GOAL>
Return word for word the passage of the audition story from "The audition was" up to and including "I had expected.".

SOURCE TEXT>
_ _ _

The audition was unusual for many reasons – one was the fact that I was told Friday night after 10pm that I had a callback for a national commercial the next day at 4:30pm. I didn’t remember the first audition and then realized I was going “straight to callback” (something that happens more often in NYC but rarely in LA.) I made a note to thank my agents (because only good agents can make it happen) and I left a previously scheduled workshop on Saturday afternoon to make it (by-passing an insane 405 freeway) to the audition in Studio City.

It was not what I had expected.

You know, I’ve been a working professional actress for over 30 years, but I think I need to learn what constitutes a good audition.

I walked out of this one apologizing to the other actors as we all shook our heads and said we’d never had one like that. It involved an older couple with a younger couple in a situation I can’t talk about but let’s just say that everyone plays an equal part. We did about 6-7 different takes – each time the director calling out, “Stephanie, don’t do that ___” or “Stephanie, do ___” or “Stephanie! Now keep that and turn ____” – as if I was the one actress who couldn’t seem to get with the program. I’m not used to that. I’m usually the one who nails whatever the director had in mind.

The director never said anything to anyone else, and it always began, with “Stephanie! _____” By the last take, I felt I’d given him every single little subtle nuance he wanted and I may have stopped breathing (as I was using all my energy to focus) but my tail was between my legs as I left. I could still hear the director calling my name (with impatience?) like an echo. I just wanted to whimper my way home.

I walked out of that audition ranking it as one of the TOP 3 WORST AUDITIONS I’d ever had. Then, as I got into my car, I realized that I had actually BOOKED the other 2 worst auditions … and they were REALLY BAD! I kid you not! – Like thinking someone else’s lines were mine (because I re-typed the script while on pain-killers for my foot) – or working with an actor who was angry and uncooperative and kept doing things that made it very difficult for me (plus I got a speeding ticket on the way to that one), I mean, real gunk stuff. And I was absolutely flabbergasted when I booked those 2 auditions. … Funny that they came to mind as I left this one.

_ _ _

GIVEN INFORMATION>
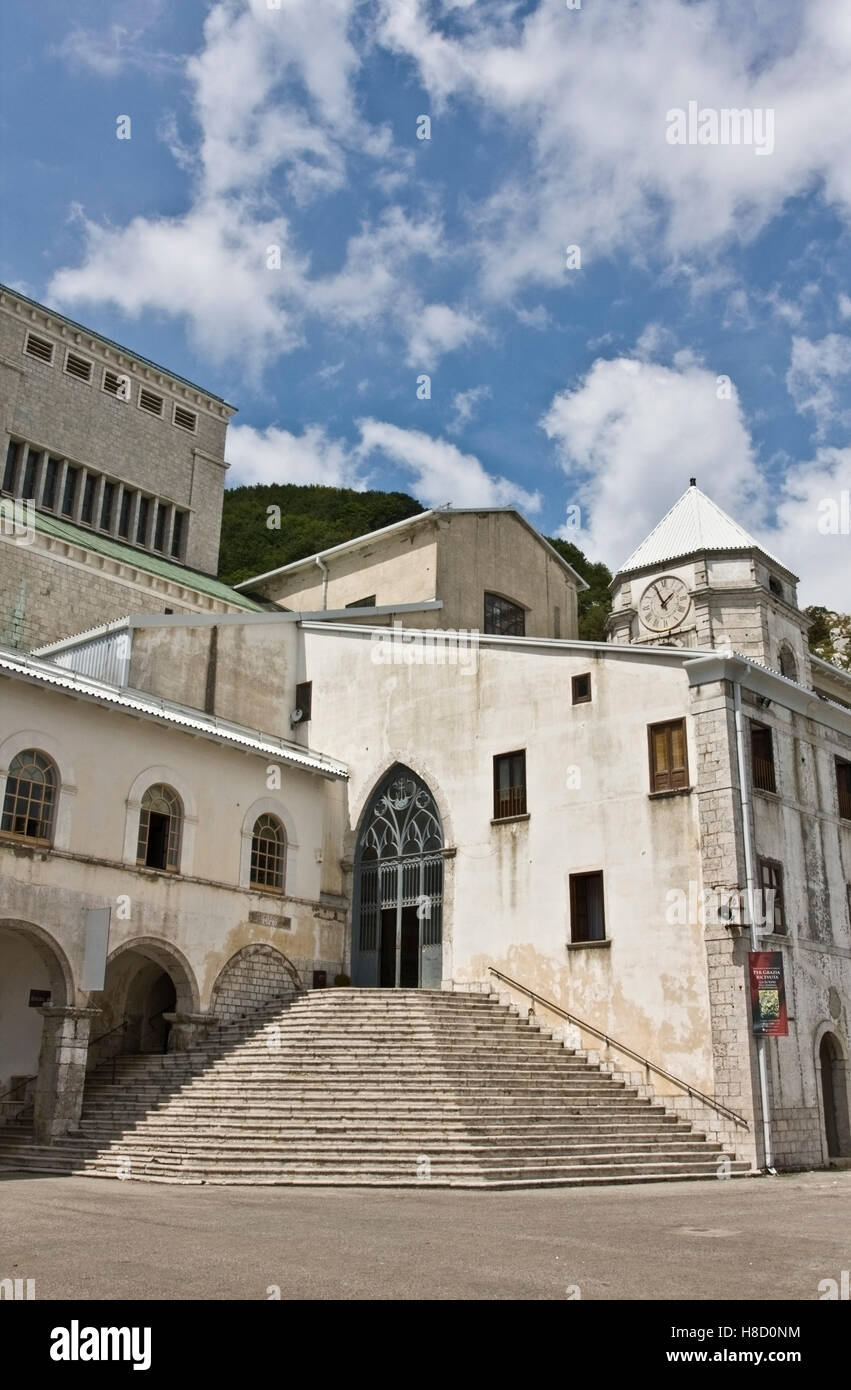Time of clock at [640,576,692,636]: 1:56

_ _ _

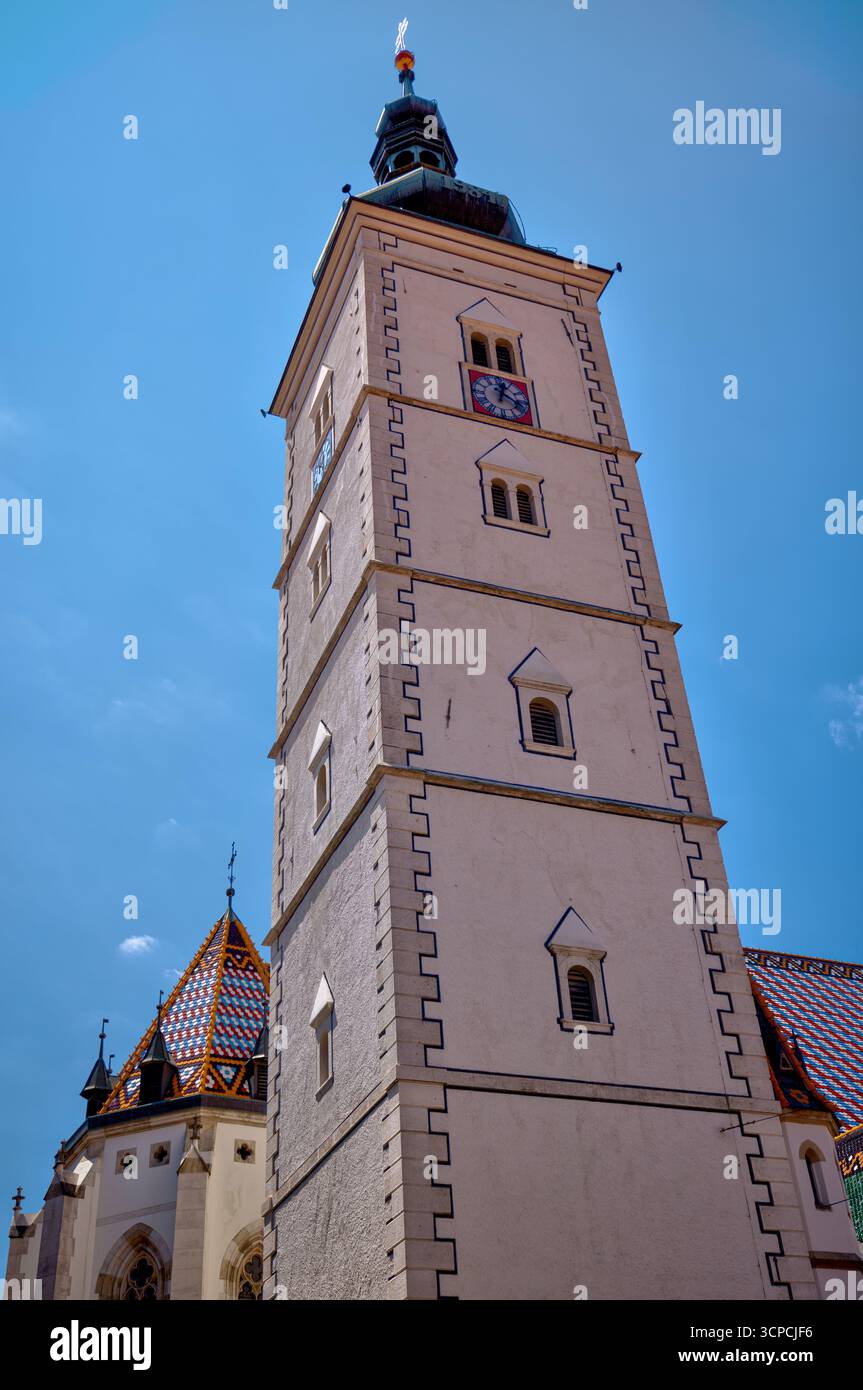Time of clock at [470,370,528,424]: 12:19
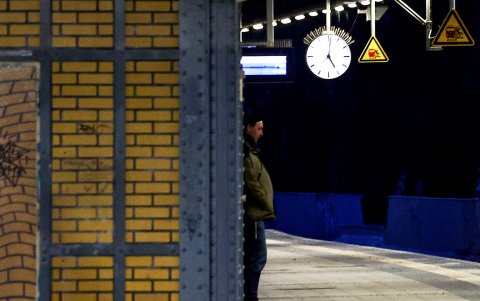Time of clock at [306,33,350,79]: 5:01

_ _ _

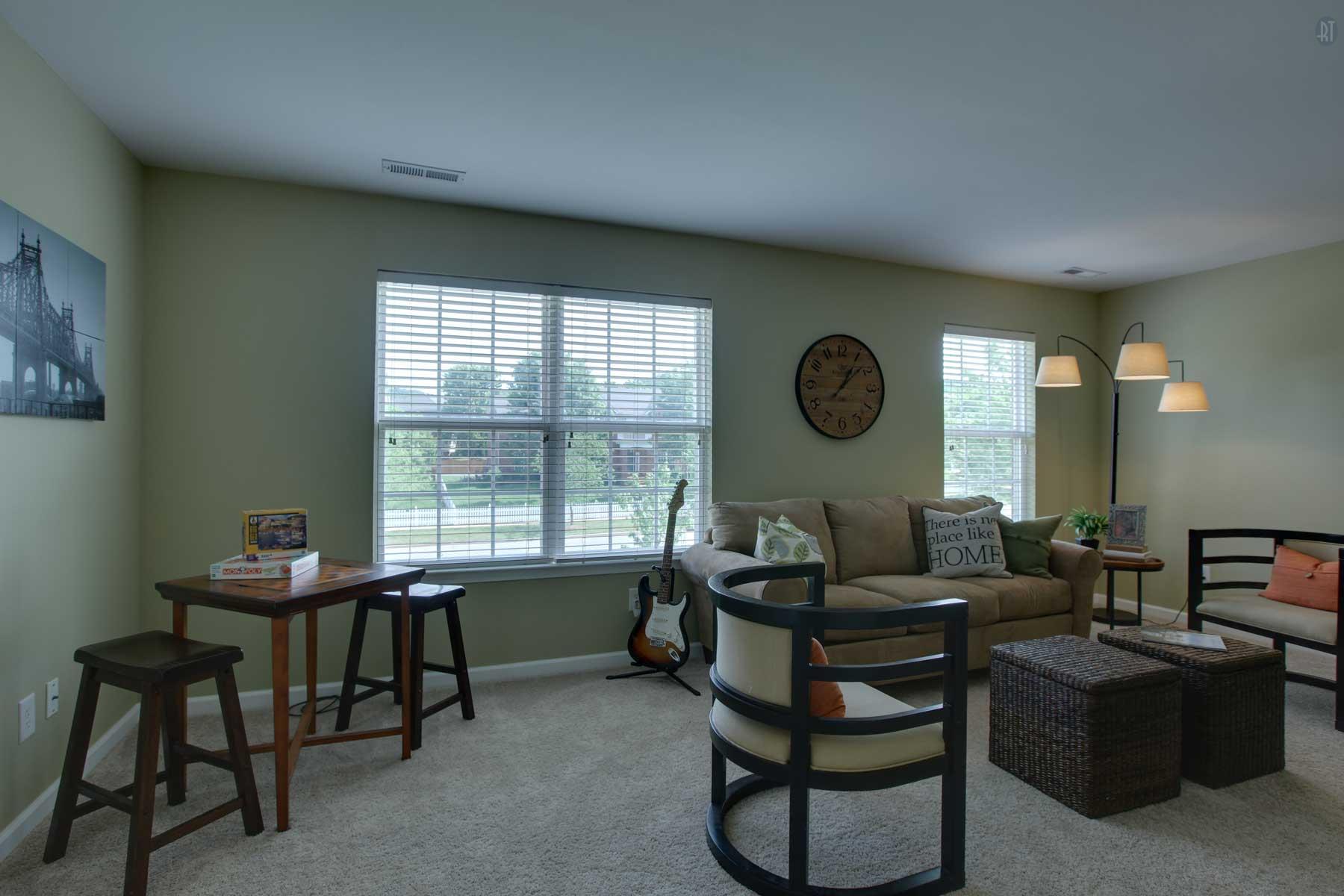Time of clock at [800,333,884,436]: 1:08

_ _ _

COMPLETED EXERCISE>
The audition was unusual for many reasons – one was the fact that I was told Friday night after 10pm that I had a callback for a national commercial the next day at 4:30pm. I didn’t remember the first audition and then realized I was going “straight to callback” (something that happens more often in NYC but rarely in LA.) I made a note to thank my agents (because only good agents can make it happen) and I left a previously scheduled workshop on Saturday afternoon to make it (by-passing an insane 405 freeway) to the audition in Studio City.

It was not what I had expected.